Support Vector Machines for Crime

Estimating Incarcerations through Support Vector Machines 

The utilization of Support Vector Machines (SVM) for this particular undertaking presents numerous potential advantages. Support Vector Machines (SVMs) are deemed highly appropriate for scenarios where the number of features is relatively high in comparison to the number of samples. This is frequently observed in datasets pertaining to criminal activities. Furthermore, Support Vector Machines (SVMs) possess the capability to discern intricate non-linear associations between the input characteristics and the outcome variable, a crucial aspect in forecasting arrests in the Chicago crime dataset.

Through the anticipation of the probability of an apprehension for a particular offense, law enforcement entities can enhance their resource allocation to deter criminal activity and promote the welfare of the community. If an SVM model predicts a high probability of arrest for a specific type of crime in a particular location, law enforcement agencies may opt to augment patrols or other preventive measures in that region.

The Application

Data Preparation 

Similar to the Applications of other supervised techniques used in this project, the requirement of numerical data is mandatory in order to perform SVM in Python. pd.factorise is used to encode the categorical data into a uniquely represented numerical value. 

In contrast to the decision tree model, for SVM the features are again selectively chosen to yield better performance. The chosen features are listed below: 

Features - dayofweek, Community Area, Location Description, Primary Type, SocioEconomic-Status, Block

Target - Arrest

After selectively choosing the featured Data, considering the enormous class imbalance that is present intrinsically in the dataset, SMOTE undersampling is used. SMOTE (Synthetic Minority Over-sampling Technique) and undersampling are two commonly used techniques in machine learning for handling imbalanced datasets, where one class is significantly underrepresented compared to the other. SMOTE oversamples the minority class by creating synthetic examples, while undersampling reduces the majority class by randomly removing examples.

SMOTE undersampling is a combination of these two techniques, where an imbalanced dataset is first undersampled to reduce the majority class and then SMOTE is applied to oversample the minority class. This can help to balance the dataset while also ensuring that the synthetic examples generated by SMOTE are not overwhelmed by the majority class. Additionally, to for faster computation speeds the data is Scaled using a Standard Scaling procedure.

Sample Illustrations of Data before and after transformation.

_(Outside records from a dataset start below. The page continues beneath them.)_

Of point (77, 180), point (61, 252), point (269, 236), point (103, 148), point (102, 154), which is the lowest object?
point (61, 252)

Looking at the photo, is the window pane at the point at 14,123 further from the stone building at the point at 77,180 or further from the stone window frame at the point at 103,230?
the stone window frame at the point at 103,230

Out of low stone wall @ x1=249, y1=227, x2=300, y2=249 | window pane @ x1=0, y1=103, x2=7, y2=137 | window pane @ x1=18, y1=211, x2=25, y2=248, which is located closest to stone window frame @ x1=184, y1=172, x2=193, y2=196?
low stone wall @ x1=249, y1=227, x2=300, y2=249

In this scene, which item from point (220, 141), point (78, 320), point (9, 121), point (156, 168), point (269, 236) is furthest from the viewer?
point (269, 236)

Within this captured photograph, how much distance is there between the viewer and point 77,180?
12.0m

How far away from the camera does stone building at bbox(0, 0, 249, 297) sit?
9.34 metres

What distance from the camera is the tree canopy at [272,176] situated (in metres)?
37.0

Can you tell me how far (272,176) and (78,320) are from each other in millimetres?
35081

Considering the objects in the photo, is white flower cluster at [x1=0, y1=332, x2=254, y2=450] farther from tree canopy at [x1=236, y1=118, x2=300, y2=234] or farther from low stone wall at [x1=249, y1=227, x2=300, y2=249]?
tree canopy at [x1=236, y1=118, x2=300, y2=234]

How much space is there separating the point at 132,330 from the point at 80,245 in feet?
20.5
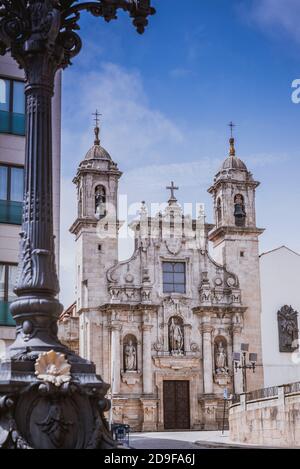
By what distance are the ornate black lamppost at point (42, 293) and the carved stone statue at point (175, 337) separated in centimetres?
3470

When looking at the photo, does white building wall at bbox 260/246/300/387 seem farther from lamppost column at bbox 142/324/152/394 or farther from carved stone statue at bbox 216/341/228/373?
lamppost column at bbox 142/324/152/394

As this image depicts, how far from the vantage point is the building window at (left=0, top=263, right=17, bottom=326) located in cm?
2107

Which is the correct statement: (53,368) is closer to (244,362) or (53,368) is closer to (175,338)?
(244,362)

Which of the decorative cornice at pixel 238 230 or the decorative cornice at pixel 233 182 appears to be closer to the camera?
the decorative cornice at pixel 238 230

Original Data set with Feature Columns

Feature Data Scaled and Downsampled

Modeling and Evaluating Support Vector Machine

SVC(kernel = Linear, C=[0.1, 1, 5 ,10])

Train Accuracy:  0.7486 Test Accuracy:  0.7393

Classification Report

Train Accuracy:  0.7493 Test Accuracy:  0.7382

Classification Report

Train Accuracy:  0.7492 Test Accuracy:  0.7382

Classification Report

Train Accuracy:  0.7492 Test Accuracy:  0.7382

Classification Report

SVC(kernel = rbf, C=[0.1, 1, 5 ,10])

Train Accuracy:  0.7917 Test Accuracy:  0.7985

Classification Report

Train Accuracy:  0.8147 Test Accuracy:  0.8145

Classification Report

Train Accuracy:  0.8322 Test Accuracy:  0.8228

Classification Report

Train Accuracy:  0.8432 Test Accuracy:  0.8235

Classification Report

SVC(kernel = poly, C=[0.1, 1, 5 ,10])

Train Accuracy:  0.7574 Test Accuracy:  0.7535

Classification Report

Train Accuracy:  0.7726 Test Accuracy:  0.7675

Classification Report

Train Accuracy:  0.7757 Test Accuracy:  0.7692

Classification Report

Train Accuracy:  0.7766 Test Accuracy:  0.7708

Classification Report

Results, Discussion and Comparison

Similar to the how the models were trained, the comparison is divided into the type of kernels and their inference.  

Linear Kernel 

The train and test accuracy scores for each model are first computed. For all the models, the train accuracy is found to be around 73%, although the test accuracy is somewhat higher, at roughly 74%. This shows that the model is functioning consistently over a range of C values and is not overfitting the training set.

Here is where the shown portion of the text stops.